| Extracted data |
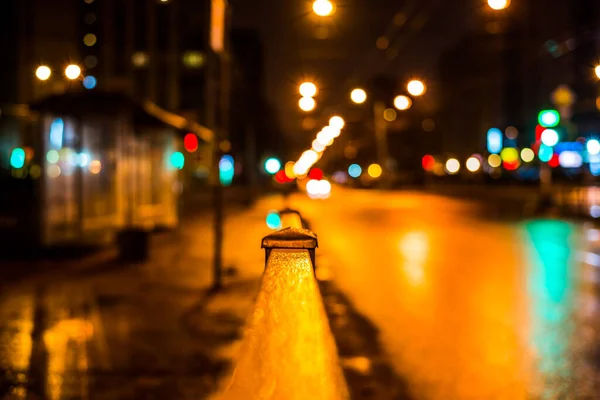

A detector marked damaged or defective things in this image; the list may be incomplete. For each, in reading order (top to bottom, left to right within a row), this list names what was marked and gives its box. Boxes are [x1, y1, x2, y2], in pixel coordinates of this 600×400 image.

rusty metal cap [262, 228, 318, 250]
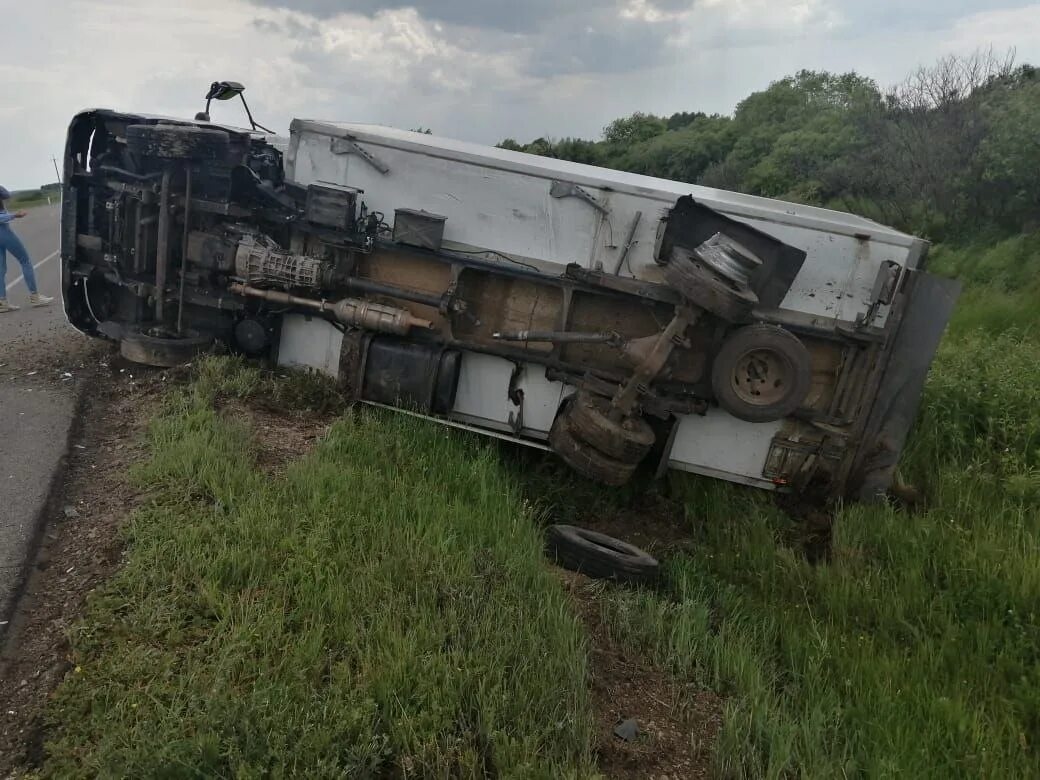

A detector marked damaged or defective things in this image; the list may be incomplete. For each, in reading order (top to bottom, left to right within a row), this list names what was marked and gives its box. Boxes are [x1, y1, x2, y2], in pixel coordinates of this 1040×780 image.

rusty metal part [152, 168, 171, 324]
rusty metal part [229, 284, 432, 336]
overturned truck [62, 108, 956, 501]
rusty metal part [607, 305, 698, 418]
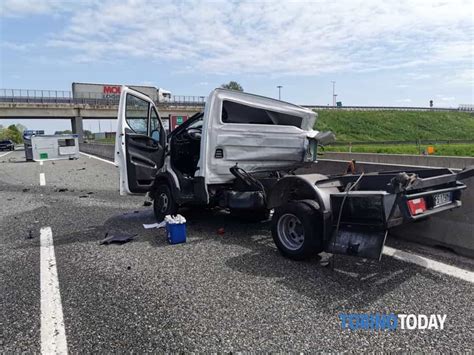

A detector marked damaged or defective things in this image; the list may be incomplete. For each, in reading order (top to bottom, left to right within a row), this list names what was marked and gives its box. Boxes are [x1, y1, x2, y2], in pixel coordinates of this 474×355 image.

damaged van body panel [115, 86, 474, 262]
wrecked white van [115, 87, 474, 262]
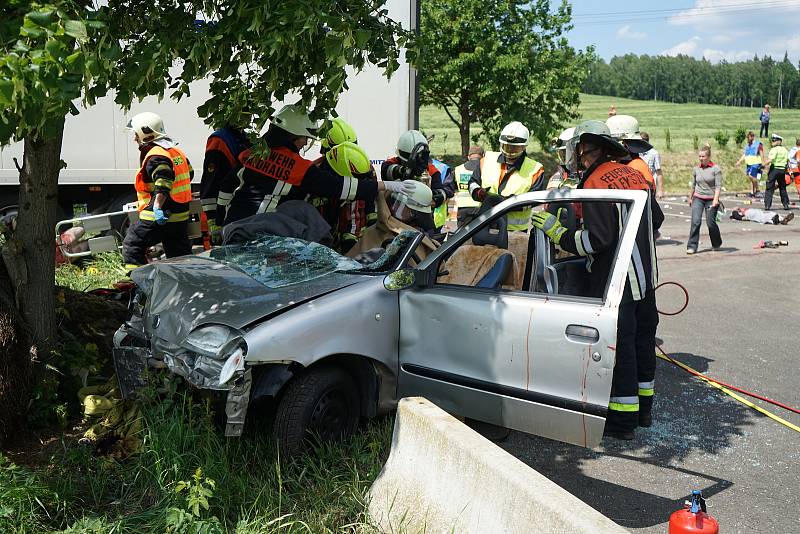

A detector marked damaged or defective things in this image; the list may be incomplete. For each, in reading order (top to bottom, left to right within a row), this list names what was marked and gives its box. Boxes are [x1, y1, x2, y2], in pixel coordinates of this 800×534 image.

damaged car hood [130, 238, 368, 346]
shattered windshield glass [211, 238, 364, 292]
broken headlight [183, 324, 245, 362]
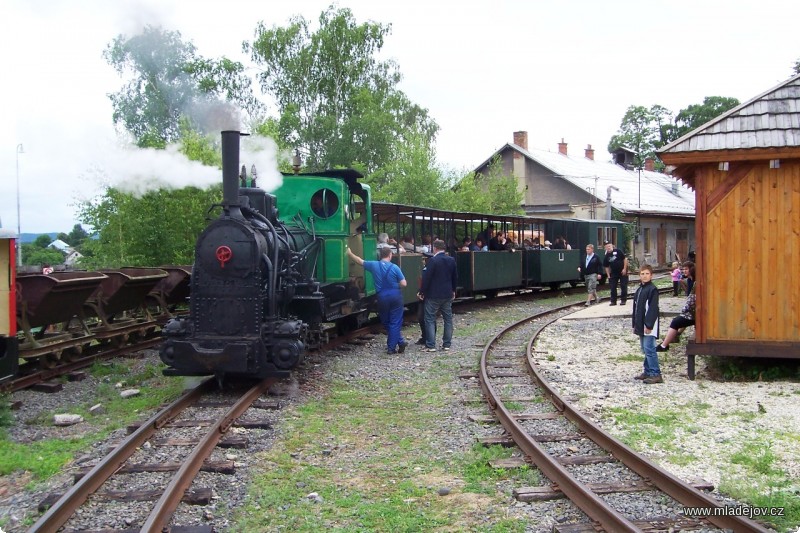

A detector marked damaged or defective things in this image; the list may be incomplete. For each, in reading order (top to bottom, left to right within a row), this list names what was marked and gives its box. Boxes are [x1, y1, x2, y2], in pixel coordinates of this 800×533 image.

rusty freight wagon side [660, 72, 800, 362]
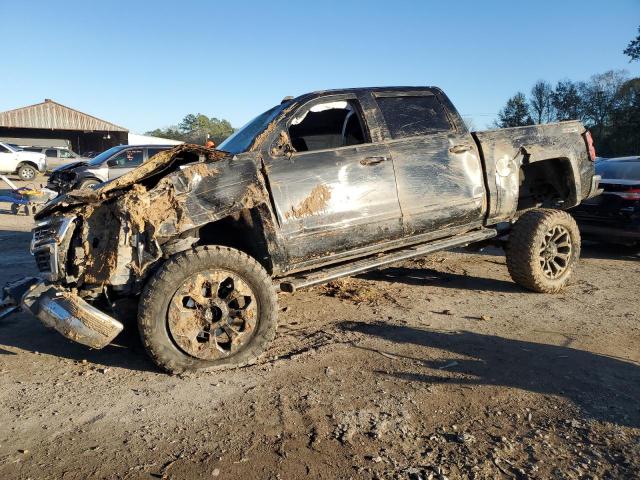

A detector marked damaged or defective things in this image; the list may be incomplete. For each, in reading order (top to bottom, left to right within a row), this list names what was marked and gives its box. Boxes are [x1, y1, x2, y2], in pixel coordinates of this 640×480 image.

shattered windshield [220, 103, 290, 156]
dented hood [36, 142, 229, 218]
severely damaged truck [0, 89, 600, 376]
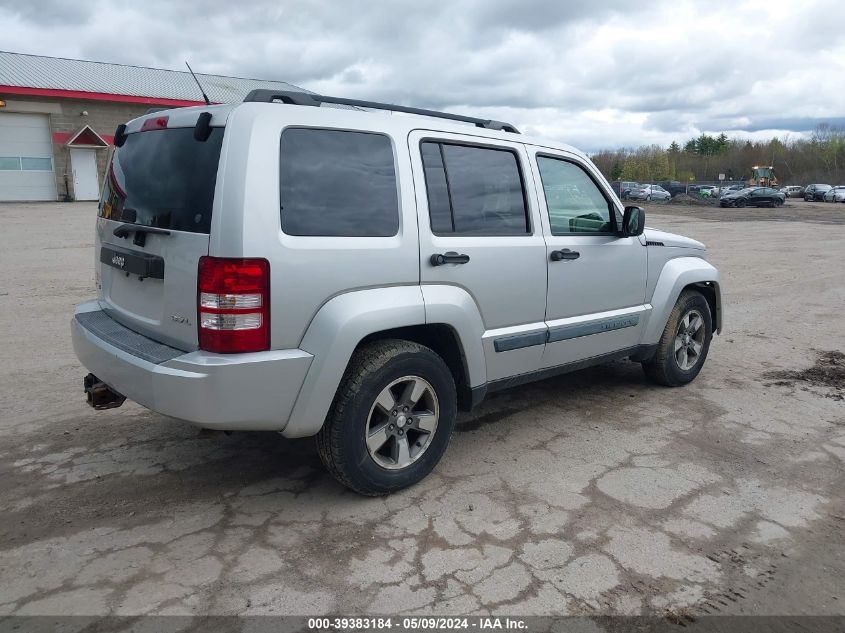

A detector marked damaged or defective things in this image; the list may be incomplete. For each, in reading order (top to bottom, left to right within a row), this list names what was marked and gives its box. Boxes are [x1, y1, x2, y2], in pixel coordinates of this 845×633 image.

cracked pavement [0, 204, 840, 616]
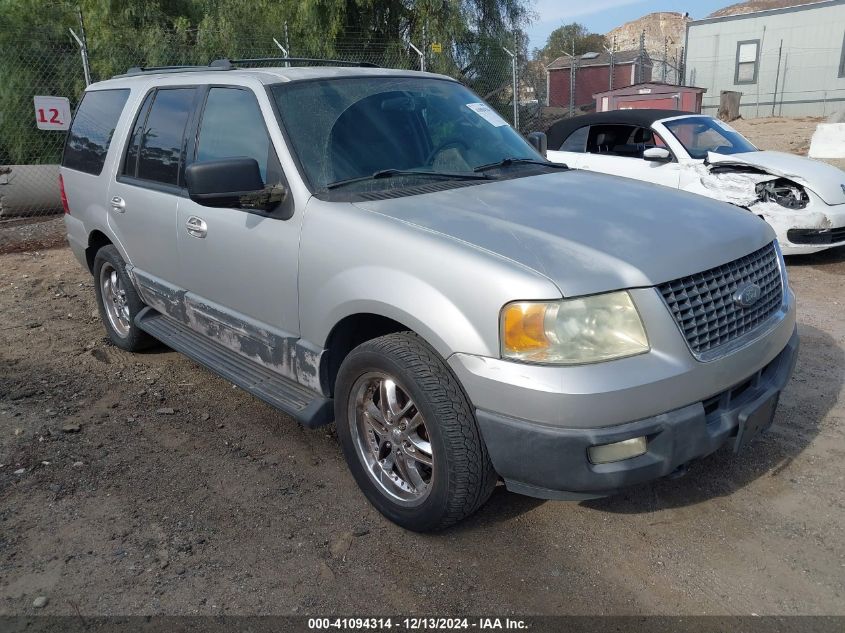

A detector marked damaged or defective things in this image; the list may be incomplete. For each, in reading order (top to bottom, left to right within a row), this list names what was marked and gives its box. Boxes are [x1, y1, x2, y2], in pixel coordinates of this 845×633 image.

damaged white car [548, 110, 844, 253]
damaged side panel [130, 268, 324, 396]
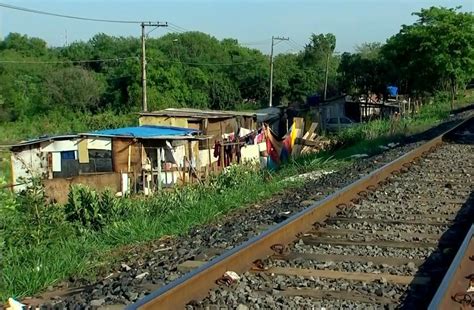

| Exercise |
When you copy the data, keep every line exact and drop the pictures.

| Written response |
A detector marked damaged or defective things in this image; the list may be incomplete. For each, in reading order (top to bottom, left to right within a row), this list names what was marked and gives its box. Boxes are [x1, y1, x2, y2], in pixel coordinates of this 600×400 image.

rusty metal cap [262, 228, 318, 250]

A detector marked damaged or defective things in this image; the list may be incomplete. For each, in reading order (top to bottom, left to right within a row), this list names what was marked and gives its box. Boxes are [x1, y1, x2, y2], in pixel coordinates of this 1040×780 image.

rusty metal part [152, 168, 171, 324]
rusty metal part [229, 284, 432, 336]
overturned truck [62, 108, 956, 501]
rusty metal part [607, 305, 698, 418]

A detector marked damaged or defective things in this image; the list may be incomplete. For each, in reading order (top to bottom, left to right within a row), this list names what was marked and gives its box. Boxes are [x1, y1, x2, y2], in pixel coordinates of this 474×355 image.

damaged van body panel [115, 86, 474, 262]
wrecked white van [115, 87, 474, 262]

A detector marked damaged or defective things in this image; the list may be incomplete. For each, in reading order (top to bottom, left to right within a row), this list names what was marked and gives its box. Boxes are [x1, y1, x2, y2], in pixel coordinates of this 800×534 image.

damaged car hood [130, 238, 368, 346]
shattered windshield glass [211, 238, 364, 292]
broken headlight [183, 324, 245, 362]

A detector marked damaged or defective things in this image; the list may be incomplete. For each, in reading order (top to bottom, left to right within a row), this list names what was marked and gives its box. Boxes are [x1, y1, x2, y2], in pixel coordinates of this 800×533 image.

rusty freight wagon side [660, 72, 800, 362]

A detector marked damaged or defective things in this image; the list may be incomplete. For each, in reading order (top to bottom, left to right within a row), this list names what was marked and gives its box. Boxes are [x1, y1, x2, y2], in pixel coordinates of this 640×480 image.

shattered windshield [220, 103, 290, 156]
dented hood [36, 142, 229, 218]
severely damaged truck [0, 89, 600, 376]

A detector marked damaged or defective things in this image; the list may be incomplete. For each, in reading order (top to bottom, left to right within a row), this list names what was marked and gives its box. Boxes are [x1, y1, x2, y2], in pixel coordinates of this 845×633 image.

cracked pavement [0, 204, 840, 616]

A detector marked damaged or defective things in this image; the list may be incomplete. For each, in reading order (top to bottom, left to right within a row), this list names what was marked and gives its box. Boxes are [x1, y1, x2, y2], in pixel coordinates of this 845×633 image.

damaged white car [548, 110, 844, 253]
damaged side panel [130, 268, 324, 396]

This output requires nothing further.